Tasks
(1) For each statement (a), (b) and (c), state whether it agrees with the funeral home account below, answering yes or no and quoting the deciding words of the account. (a) Five staff members were hospitalized, and four of them died. (b) The funeral home stayed open throughout the outbreak among its staff. (c) The funeral home is a two-minute walk from where the writer lives.
(2) Resume the funeral home account below, picking up right after its final sentence.

My family has owned and operated a funeral home since the late 1960’s. My brother Michael followed in those footsteps and got his license a couple of years back. My father, my uncle, my cousins, my grandfather, my great-uncles and my great grandfather are and were all funeral directors. I had decided early on that I would not be working in the family business. My perspective of the funeral business was dispassionate men in uncomfortable black suits standing in one spot for long periods of time, once those men punched out, they would grab a tax-deductible drink, complain about the government and ignore their wives and children. Now that was my perspective, how close that was to the truth was and is up for debate.
On April 8, 2020, I found out that my brother Michael and his wife got the coronavirus. Also, many staff members had contracted it and five were hospitalized and four of them passed away. The funeral home shut down completely for a couple of weeks. It was devastating on many levels. Michael and his wife turned out to be fine and soon recovered fully. But there were many employees who either worked from home or stopped coming in all together. I called my brother out of concern and asked if there was anything I could do.
“Could you come in?” He asked.
“To work? Uh, sure, when?”
“Tomorrow? 9am?”
“Uh, sure, okay.”
And just like that, I was working at the funeral home. It took forty-five years and a pandemic for me to walk through those automatic doors wearing my uncomfortable suit ready to greet mourners asking, “How may I direct you? So sorry for your loss” However, now there was the added question of whether or not I’d contract the virus myself and perhaps die. Nevertheless, there was a feeling, a voice in my head that simply said, “You need to help your brother.”
As the pandemic died down, I was offered a permanent part time job as a receptionist and decided to accept it. The hours worked well with my the remote freelancing I was doing and the funeral home itself is a two minute walk from where I live so it all made sense. My only problem was the position title, a receptionist.

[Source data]

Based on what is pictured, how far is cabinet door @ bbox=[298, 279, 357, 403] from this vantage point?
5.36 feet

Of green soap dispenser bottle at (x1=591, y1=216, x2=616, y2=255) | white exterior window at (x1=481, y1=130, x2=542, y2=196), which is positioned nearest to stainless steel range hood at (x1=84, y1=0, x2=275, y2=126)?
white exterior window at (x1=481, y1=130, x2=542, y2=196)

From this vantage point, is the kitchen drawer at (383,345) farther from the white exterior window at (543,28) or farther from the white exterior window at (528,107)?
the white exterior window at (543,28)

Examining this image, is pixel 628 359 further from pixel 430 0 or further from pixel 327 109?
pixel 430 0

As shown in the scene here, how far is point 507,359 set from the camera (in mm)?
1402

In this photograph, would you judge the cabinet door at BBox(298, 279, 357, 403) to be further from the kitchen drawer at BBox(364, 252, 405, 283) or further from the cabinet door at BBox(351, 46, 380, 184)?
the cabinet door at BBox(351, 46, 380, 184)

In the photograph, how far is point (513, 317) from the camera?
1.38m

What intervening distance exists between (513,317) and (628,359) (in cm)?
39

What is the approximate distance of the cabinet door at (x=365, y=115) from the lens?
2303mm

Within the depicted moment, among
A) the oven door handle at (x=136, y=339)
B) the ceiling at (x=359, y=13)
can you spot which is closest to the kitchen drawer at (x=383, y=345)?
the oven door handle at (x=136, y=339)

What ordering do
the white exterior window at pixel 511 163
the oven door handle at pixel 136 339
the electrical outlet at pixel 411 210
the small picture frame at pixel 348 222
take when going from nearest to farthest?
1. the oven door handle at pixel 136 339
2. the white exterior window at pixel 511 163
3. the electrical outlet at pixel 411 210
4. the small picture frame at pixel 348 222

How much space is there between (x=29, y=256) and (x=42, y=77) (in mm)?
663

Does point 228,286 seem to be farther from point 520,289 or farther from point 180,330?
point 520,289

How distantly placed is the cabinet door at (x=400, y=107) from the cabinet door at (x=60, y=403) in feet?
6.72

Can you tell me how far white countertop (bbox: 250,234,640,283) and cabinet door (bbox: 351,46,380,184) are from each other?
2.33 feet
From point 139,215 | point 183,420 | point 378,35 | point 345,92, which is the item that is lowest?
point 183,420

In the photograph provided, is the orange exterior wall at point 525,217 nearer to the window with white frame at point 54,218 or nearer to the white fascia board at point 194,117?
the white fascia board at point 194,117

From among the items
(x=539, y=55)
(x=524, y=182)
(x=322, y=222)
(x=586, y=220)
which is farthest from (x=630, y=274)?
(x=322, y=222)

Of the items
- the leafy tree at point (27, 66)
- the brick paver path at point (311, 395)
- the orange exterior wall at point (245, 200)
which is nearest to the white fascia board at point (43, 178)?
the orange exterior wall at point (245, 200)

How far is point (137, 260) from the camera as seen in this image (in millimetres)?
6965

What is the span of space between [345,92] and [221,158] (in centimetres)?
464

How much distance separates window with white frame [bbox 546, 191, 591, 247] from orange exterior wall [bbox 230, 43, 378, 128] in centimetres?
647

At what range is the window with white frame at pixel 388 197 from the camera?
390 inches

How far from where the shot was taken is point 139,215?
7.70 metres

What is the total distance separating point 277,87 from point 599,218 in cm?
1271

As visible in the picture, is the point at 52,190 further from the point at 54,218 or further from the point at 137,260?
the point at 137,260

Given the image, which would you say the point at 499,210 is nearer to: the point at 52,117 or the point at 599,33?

Activity answers
(1)
(a) Yes: "five were hospitalized and four of them passed away"
(b) No: "The funeral home shut down completely for a couple of weeks."
(c) Yes: "the funeral home itself is a two minute walk from where I live"

(2)
Now this is going to come off as arrogant and conceited on my part, and I’m fully aware of that. I can be a real prideful son-of-a-so-and-so, but this is part of who I am. I’m not saying it’s right, it’s not, it’s a flaw and I’m aware of it and I’m changing it. So here goes:
I felt that the title of receptionist was beneath me.
There I said it. Phew! It felt good to get that off my chest. I mean I had been a manager, a director, a designer, an editor and also a teacher. It just felt like a huge step backward and to add insult to injury, it’s a hard job and I didn’t feel particularly good at it!
There’s a recurring literary theme in cautionary tales and Judeo-Christian scripture where the older will serve the younger. You see it in the stories of Genesis and in fairy tales. It’s a useful device in illustrating the value of skills over birthright. It’s a great theme, unless you are playing the part of the older brother. Than it’s depressing because now you’re a minor character in someone else’s story.
My brother Michael is thirteen years younger than me and he is a humble, generous, thoughtful, intelligent and skilled funeral director. He would serve me in any number of ways I have no doubt. As a funeral home receptionist, one of my tasks is to set up the conference rooms for funeral arrangements that he is making. That means making sure he has the right promotional materials, price lists, pens, notepads, adjusting temperature, turning on lights and getting him and the families water and coffee. That’s right, I fetch coffee for the kid whose diapers I used to change!
We make plans and God laughs!
So the question is, how do I make this my story? By serving my brother the best dang cup of coffee this side of Starbucks! You want coffee? I’m the coffee master! How many cups? A hundred? Sure let’s do this! What else you need? Pens? Prayer cards? Some At-Need folders? I’m into it! Let’s roll!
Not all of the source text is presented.